•Long, oft-told story short: comic book superheroes (and
some sci-fi characters) have undergone so many revisions over the past eighty
years that the writers eventually, inevitably, want to do stories in which
different versions of the same characters meet each other. Thus, for example, DC Comics’ periodic
“Crisis” stories in which characters hop universes to meet, say, the World War
II-era versions of themselves.
DC just put out a sixth (and probably second-to-last) volume
of Crisis
on Multiple Earths stories of that sort that they did prior to the big
1985 team-up in which they smooshed all their fictional universes into one for
simplicity (at least for a couple decades).
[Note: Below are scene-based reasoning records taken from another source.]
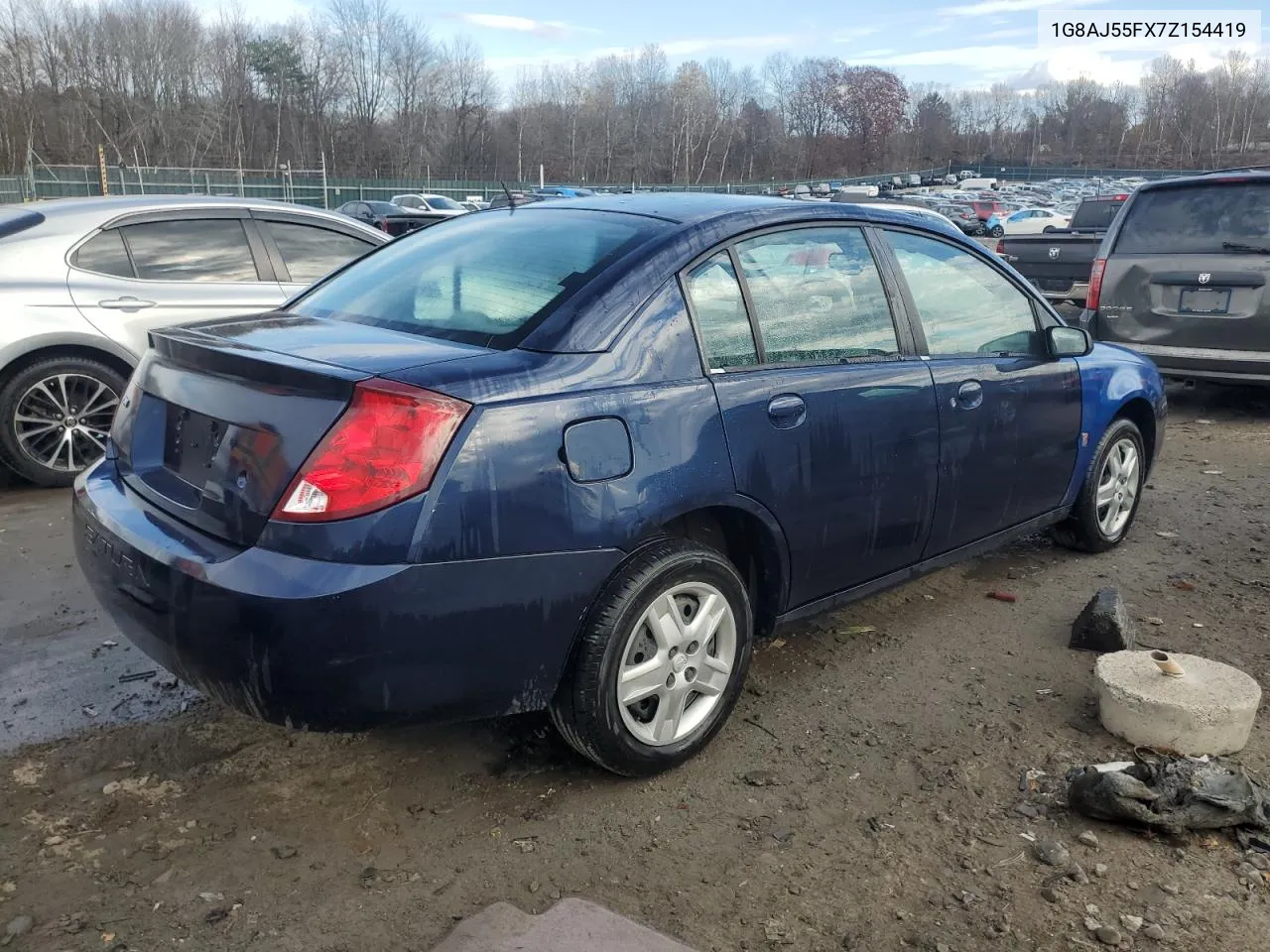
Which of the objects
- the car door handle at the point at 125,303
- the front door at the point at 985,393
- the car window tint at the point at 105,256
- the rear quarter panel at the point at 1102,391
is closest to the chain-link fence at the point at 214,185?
the car window tint at the point at 105,256

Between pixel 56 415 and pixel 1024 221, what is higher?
pixel 1024 221

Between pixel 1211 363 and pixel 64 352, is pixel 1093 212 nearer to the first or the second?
pixel 1211 363

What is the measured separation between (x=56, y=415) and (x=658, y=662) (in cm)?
455

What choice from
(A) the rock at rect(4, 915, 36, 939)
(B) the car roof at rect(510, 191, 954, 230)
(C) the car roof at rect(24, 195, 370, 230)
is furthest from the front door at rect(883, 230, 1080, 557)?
(C) the car roof at rect(24, 195, 370, 230)

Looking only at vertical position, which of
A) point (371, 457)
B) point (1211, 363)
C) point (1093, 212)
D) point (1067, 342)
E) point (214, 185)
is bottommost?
point (1211, 363)

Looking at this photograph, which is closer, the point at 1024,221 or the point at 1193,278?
the point at 1193,278

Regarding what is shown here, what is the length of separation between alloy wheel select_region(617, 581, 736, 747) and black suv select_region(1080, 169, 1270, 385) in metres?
6.34

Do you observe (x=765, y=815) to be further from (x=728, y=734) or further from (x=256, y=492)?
(x=256, y=492)

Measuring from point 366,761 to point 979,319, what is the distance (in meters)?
2.81

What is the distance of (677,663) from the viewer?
297 centimetres

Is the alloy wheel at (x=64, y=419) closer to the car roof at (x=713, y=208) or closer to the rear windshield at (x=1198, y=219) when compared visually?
the car roof at (x=713, y=208)

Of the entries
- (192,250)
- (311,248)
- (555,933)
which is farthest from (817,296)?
(192,250)

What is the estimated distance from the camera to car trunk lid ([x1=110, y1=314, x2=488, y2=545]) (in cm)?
248

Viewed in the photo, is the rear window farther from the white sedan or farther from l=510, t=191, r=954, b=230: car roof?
the white sedan
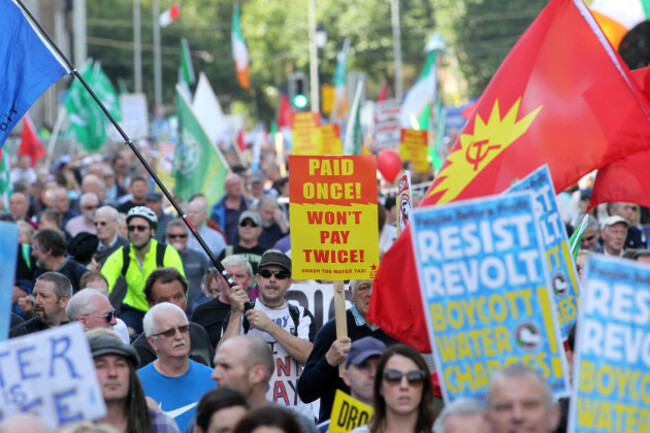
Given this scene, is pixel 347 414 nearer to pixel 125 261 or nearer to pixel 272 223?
pixel 125 261

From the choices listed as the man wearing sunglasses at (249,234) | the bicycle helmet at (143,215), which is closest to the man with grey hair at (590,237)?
the man wearing sunglasses at (249,234)

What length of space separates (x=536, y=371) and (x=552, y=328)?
11.8 inches

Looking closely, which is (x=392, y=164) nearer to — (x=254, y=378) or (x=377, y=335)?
(x=377, y=335)

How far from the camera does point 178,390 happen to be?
268 inches

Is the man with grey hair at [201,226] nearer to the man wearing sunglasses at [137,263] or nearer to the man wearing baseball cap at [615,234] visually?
the man wearing sunglasses at [137,263]

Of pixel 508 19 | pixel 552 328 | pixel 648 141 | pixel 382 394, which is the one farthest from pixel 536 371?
pixel 508 19

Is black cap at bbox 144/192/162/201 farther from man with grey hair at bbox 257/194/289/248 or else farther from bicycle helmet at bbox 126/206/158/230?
bicycle helmet at bbox 126/206/158/230

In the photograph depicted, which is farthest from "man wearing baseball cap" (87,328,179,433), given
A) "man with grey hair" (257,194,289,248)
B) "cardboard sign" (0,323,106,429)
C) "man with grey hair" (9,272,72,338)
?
"man with grey hair" (257,194,289,248)

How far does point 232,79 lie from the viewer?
236ft

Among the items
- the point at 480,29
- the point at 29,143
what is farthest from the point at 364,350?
the point at 480,29

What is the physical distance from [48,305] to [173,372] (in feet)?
6.35

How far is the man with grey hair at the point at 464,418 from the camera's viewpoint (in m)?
4.69

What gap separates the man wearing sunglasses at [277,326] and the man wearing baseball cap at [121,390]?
1713 millimetres

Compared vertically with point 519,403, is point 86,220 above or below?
above
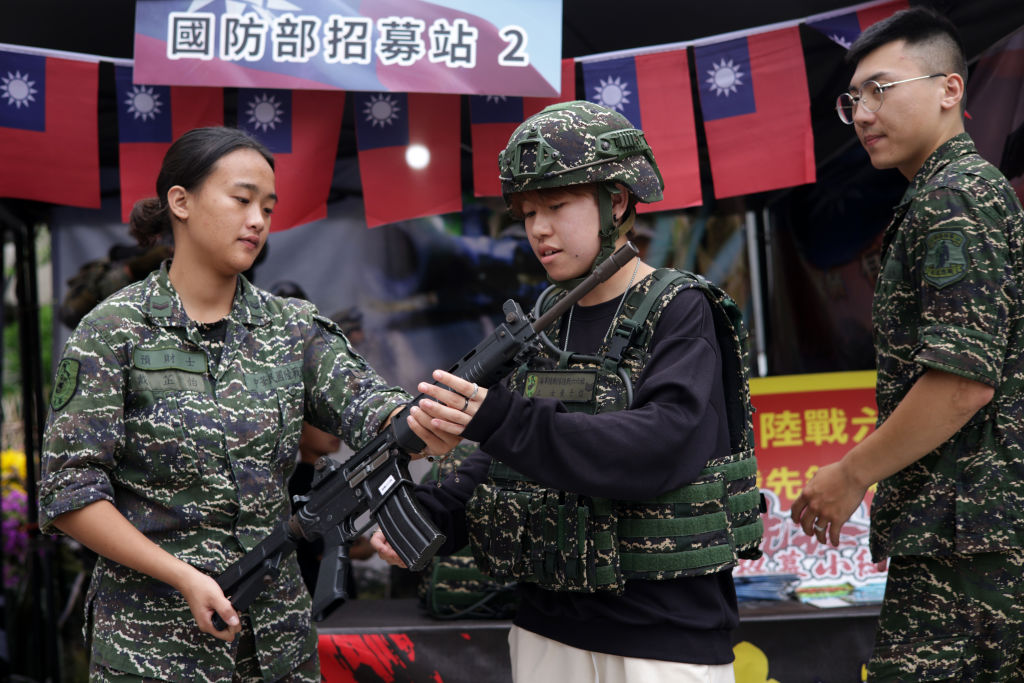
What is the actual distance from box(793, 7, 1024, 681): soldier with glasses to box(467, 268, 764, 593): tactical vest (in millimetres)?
433

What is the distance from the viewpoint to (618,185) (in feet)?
7.35

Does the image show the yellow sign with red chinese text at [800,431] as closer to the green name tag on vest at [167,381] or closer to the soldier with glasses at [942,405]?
the soldier with glasses at [942,405]

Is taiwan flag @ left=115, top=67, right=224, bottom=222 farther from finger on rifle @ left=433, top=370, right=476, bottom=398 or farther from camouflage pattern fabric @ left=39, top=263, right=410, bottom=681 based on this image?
finger on rifle @ left=433, top=370, right=476, bottom=398

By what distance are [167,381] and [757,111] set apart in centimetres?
282

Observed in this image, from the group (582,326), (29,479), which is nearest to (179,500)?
(582,326)

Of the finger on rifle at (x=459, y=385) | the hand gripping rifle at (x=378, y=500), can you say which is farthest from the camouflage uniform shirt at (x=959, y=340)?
the finger on rifle at (x=459, y=385)

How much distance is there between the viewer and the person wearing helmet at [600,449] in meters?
1.94

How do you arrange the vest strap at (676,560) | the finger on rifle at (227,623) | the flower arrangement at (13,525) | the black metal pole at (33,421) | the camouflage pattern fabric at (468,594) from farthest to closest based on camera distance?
the flower arrangement at (13,525)
the black metal pole at (33,421)
the camouflage pattern fabric at (468,594)
the finger on rifle at (227,623)
the vest strap at (676,560)

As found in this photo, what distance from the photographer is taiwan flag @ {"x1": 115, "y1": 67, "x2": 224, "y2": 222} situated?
4.04 meters

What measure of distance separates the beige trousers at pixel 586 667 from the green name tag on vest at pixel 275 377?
0.92 metres

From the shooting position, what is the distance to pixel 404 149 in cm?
420

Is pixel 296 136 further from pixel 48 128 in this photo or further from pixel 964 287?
pixel 964 287

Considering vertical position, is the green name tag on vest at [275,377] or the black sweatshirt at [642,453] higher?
the green name tag on vest at [275,377]

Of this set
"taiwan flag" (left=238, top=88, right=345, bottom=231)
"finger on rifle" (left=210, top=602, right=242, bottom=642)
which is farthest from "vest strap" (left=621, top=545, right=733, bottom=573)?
"taiwan flag" (left=238, top=88, right=345, bottom=231)
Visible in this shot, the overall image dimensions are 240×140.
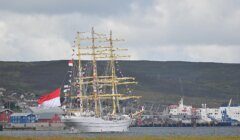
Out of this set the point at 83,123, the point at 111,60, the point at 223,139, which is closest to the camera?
the point at 223,139

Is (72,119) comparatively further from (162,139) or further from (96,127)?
(162,139)

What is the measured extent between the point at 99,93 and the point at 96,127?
16484 mm

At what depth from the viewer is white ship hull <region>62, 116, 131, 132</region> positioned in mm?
159250

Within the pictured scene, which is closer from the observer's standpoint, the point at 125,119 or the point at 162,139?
the point at 162,139

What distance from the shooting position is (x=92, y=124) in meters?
160

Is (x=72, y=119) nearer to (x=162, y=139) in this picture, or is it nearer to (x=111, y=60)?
(x=111, y=60)

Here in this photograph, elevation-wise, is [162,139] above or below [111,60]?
below

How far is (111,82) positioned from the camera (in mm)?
173750

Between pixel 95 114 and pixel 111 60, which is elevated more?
pixel 111 60

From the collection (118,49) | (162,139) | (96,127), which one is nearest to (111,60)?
(118,49)

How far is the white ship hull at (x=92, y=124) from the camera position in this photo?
522 ft

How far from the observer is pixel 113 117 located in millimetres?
166625

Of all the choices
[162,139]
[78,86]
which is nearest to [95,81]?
[78,86]

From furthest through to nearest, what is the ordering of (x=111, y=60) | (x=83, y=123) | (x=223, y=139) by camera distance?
1. (x=111, y=60)
2. (x=83, y=123)
3. (x=223, y=139)
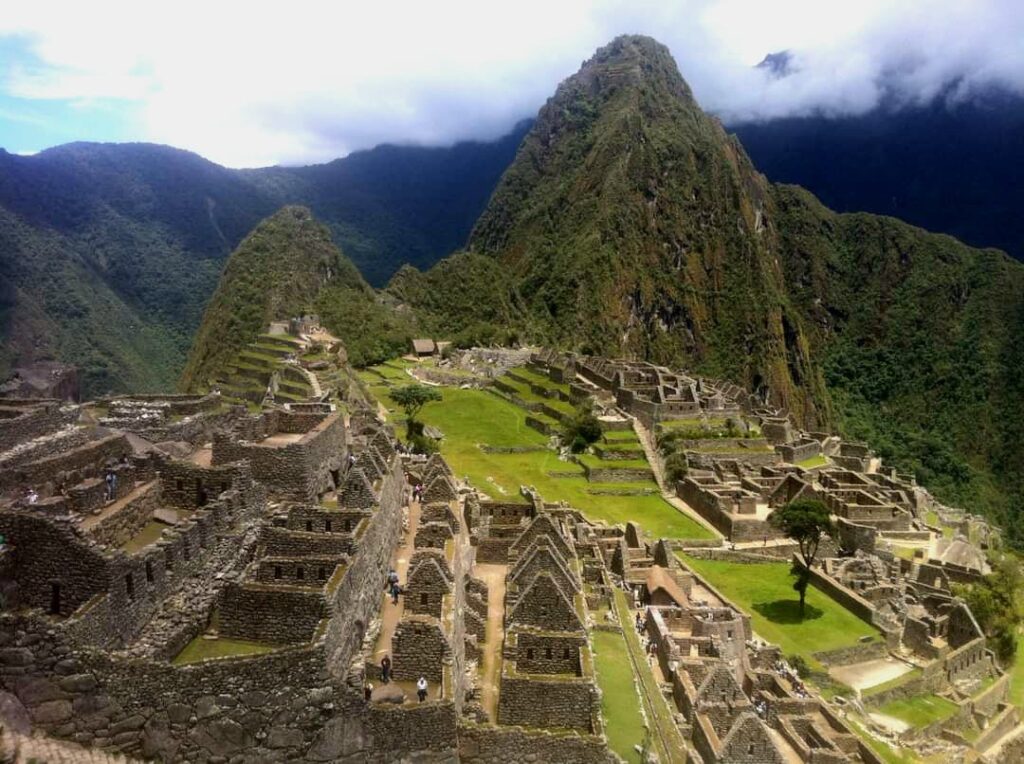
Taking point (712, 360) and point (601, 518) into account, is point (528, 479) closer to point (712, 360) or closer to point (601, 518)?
point (601, 518)

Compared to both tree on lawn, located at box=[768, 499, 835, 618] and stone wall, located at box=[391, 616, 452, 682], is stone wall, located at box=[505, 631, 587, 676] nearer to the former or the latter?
stone wall, located at box=[391, 616, 452, 682]

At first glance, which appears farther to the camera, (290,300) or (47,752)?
(290,300)

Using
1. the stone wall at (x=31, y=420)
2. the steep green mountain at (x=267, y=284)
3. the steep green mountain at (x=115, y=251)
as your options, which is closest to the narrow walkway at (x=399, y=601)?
the stone wall at (x=31, y=420)

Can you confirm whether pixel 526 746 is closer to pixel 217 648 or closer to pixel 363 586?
pixel 363 586

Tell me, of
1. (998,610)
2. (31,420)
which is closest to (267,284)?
(998,610)

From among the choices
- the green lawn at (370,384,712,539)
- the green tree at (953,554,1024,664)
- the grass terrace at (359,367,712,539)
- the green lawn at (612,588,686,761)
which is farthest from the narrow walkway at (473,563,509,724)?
the green tree at (953,554,1024,664)

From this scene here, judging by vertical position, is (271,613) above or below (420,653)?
above

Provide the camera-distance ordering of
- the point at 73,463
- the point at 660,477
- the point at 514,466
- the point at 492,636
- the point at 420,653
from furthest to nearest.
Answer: the point at 660,477 < the point at 514,466 < the point at 492,636 < the point at 73,463 < the point at 420,653
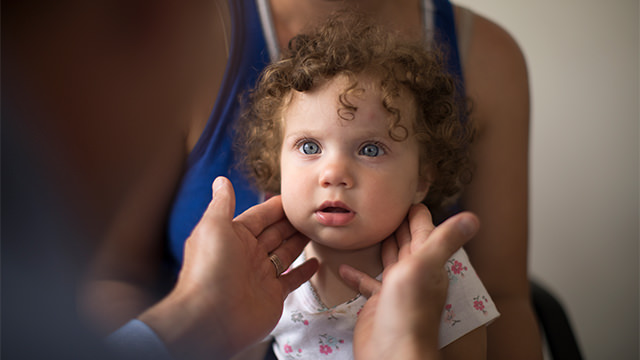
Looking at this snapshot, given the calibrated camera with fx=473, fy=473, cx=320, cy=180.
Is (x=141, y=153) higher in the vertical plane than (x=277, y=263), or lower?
higher

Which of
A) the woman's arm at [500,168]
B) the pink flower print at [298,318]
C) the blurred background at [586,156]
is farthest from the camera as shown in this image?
the blurred background at [586,156]

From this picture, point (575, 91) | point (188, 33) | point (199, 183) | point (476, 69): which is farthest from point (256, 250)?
point (575, 91)

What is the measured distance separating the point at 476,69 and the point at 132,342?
1.99 feet

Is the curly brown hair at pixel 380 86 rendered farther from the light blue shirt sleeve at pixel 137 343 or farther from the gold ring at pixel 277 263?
the light blue shirt sleeve at pixel 137 343

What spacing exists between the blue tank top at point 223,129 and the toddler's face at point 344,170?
0.13 m

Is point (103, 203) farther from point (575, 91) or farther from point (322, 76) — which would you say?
point (575, 91)

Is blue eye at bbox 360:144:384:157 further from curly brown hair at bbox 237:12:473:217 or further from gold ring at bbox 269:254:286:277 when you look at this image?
gold ring at bbox 269:254:286:277

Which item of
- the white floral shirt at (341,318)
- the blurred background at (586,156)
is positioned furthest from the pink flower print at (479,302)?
the blurred background at (586,156)

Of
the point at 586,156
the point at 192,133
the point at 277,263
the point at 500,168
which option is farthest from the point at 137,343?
the point at 586,156

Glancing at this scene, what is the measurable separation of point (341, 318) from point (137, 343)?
264 millimetres

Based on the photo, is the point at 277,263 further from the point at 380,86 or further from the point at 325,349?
the point at 380,86

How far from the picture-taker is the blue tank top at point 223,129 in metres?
0.63

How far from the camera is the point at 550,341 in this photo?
0.78 meters

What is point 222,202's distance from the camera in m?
0.50
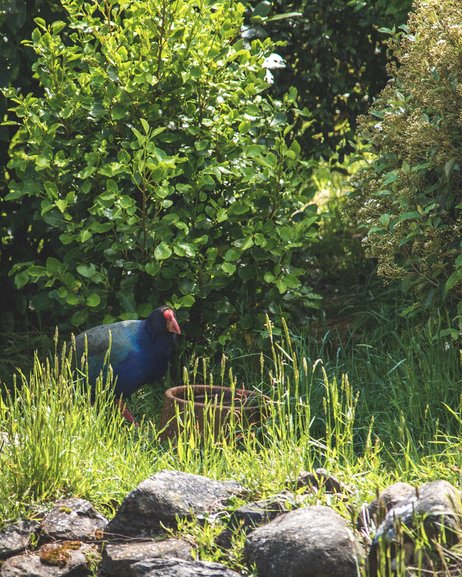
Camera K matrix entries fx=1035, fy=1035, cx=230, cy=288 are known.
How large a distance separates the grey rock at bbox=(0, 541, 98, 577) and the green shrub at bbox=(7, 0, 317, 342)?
2.00m

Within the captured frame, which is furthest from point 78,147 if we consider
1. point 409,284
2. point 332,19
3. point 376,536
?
point 376,536

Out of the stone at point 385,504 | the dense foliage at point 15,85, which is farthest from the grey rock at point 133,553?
the dense foliage at point 15,85

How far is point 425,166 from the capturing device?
5.23m

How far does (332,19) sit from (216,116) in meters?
2.01

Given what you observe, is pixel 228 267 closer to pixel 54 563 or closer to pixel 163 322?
pixel 163 322

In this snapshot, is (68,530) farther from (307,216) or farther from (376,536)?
(307,216)

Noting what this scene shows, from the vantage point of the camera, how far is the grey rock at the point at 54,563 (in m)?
3.88

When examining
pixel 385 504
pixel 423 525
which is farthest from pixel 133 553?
pixel 423 525

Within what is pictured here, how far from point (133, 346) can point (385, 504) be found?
229 cm

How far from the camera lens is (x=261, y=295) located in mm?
6176

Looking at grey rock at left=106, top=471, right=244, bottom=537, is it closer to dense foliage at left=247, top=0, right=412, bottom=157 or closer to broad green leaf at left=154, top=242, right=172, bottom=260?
broad green leaf at left=154, top=242, right=172, bottom=260

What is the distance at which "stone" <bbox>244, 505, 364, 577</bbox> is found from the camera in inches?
135

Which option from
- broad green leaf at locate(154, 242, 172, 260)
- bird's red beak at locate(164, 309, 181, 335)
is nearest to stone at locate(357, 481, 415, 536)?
bird's red beak at locate(164, 309, 181, 335)

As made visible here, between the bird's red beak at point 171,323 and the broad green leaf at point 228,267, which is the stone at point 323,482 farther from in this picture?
the broad green leaf at point 228,267
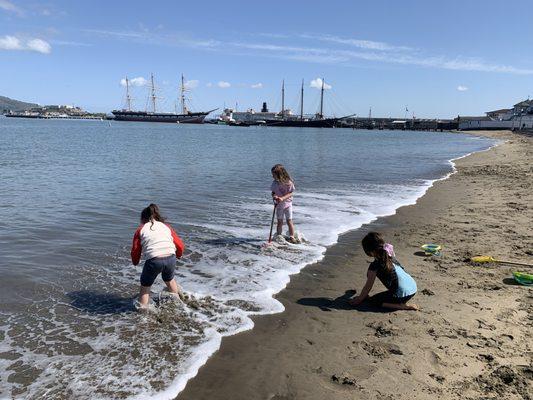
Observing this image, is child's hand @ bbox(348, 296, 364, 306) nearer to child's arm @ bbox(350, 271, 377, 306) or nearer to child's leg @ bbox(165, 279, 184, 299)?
child's arm @ bbox(350, 271, 377, 306)

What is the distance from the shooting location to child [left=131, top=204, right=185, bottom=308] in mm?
6148

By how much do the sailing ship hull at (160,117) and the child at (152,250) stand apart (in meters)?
Answer: 160

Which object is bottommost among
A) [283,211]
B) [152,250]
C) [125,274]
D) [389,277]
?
[125,274]

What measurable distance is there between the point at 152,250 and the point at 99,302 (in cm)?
122

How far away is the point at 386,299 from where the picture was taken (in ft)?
20.5

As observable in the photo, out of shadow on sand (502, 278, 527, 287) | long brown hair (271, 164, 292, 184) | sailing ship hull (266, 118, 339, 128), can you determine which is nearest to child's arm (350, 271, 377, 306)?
shadow on sand (502, 278, 527, 287)

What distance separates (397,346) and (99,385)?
331 centimetres

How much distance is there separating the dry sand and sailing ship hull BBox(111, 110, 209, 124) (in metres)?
160

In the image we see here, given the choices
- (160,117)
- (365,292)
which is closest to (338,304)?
(365,292)

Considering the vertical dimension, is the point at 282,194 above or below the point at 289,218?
above

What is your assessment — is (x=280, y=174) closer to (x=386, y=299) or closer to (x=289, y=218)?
(x=289, y=218)

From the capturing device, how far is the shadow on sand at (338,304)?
6281 mm

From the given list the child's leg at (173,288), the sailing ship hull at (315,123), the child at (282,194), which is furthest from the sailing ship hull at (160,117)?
the child's leg at (173,288)

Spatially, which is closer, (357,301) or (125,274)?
(357,301)
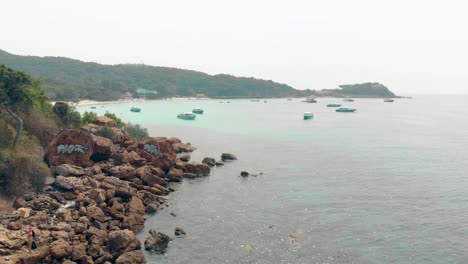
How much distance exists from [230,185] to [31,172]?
26.3 meters

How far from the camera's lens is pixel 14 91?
1951 inches

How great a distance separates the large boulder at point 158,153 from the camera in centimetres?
5709

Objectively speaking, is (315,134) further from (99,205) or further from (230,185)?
(99,205)

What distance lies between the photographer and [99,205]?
125ft

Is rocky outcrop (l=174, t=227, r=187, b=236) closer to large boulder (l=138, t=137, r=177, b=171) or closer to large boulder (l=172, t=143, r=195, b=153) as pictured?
large boulder (l=138, t=137, r=177, b=171)

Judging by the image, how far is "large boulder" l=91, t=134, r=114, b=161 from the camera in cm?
5469

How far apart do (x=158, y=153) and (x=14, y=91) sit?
2248 centimetres

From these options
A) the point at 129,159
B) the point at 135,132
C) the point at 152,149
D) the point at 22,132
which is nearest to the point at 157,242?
Answer: the point at 129,159

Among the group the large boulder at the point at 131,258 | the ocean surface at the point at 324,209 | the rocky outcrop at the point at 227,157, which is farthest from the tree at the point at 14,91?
the rocky outcrop at the point at 227,157

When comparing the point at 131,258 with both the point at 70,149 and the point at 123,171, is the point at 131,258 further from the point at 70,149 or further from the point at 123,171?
the point at 70,149

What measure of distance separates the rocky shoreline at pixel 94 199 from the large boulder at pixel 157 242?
3.58ft

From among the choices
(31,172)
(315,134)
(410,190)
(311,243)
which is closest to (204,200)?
(311,243)

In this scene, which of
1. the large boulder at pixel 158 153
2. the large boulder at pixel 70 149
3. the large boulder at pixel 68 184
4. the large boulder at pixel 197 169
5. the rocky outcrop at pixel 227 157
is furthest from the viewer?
the rocky outcrop at pixel 227 157

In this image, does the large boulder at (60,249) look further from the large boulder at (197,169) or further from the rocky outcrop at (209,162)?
the rocky outcrop at (209,162)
Stories like these will likely have at least a little
influence on the tone of eventual Justice League movies, though for now it
sounds far more likely DC’s parent company, Warner Bros., will focus on Man of Steel sequels.
These stories will also be echoed in an explicitly
meta-fictional fashion by my favorite comics writer, Grant Morrison, in his
upcoming Multiversity miniseries,
riffing on the rarely-mentioned but intriguing idea that some DC Comics
universes are considered “fiction” (and read about in comics) by the
inhabitants of other universes.
•As befits this blog’s “Month of Systems,” it’s all evidence
that the nerd mind specifically, and the human mind generally, likes to weave
sufficiently complex things into more tidy and elegant systems, for good or
ill.
You’d think Godzilla – being a big, dumb, lumbering
reptile-monster instead of a confluence of alternate realities – would be less
prone to such systematizing efforts (Destroy
All Monsters! and the fragile ecosystem of Monster Island notwithstanding),
but in the beautifully-drawn (and now anthologized) comic book Godzilla:
The Half-Century War by James Stokoe, you can see a bit of the
systematizing nerd-impulse at work.
Stokoe takes the (over) half-century of depictions of one of
the most famous monsters in movie history and asks what it might be like if the
creature had actually lived that long and been tracked (and periodically
fought) all that time by two determined, stoic military men. The result is great balance between the tone
of the movies I loved as a four year-old and the bittersweet tone of much manga
and anime.
You might read it as prep for next month’s heavily
Japanese-influenced, robots-vs.-giant-monsters movie by Guillermo Del Toro, Pacific Rim.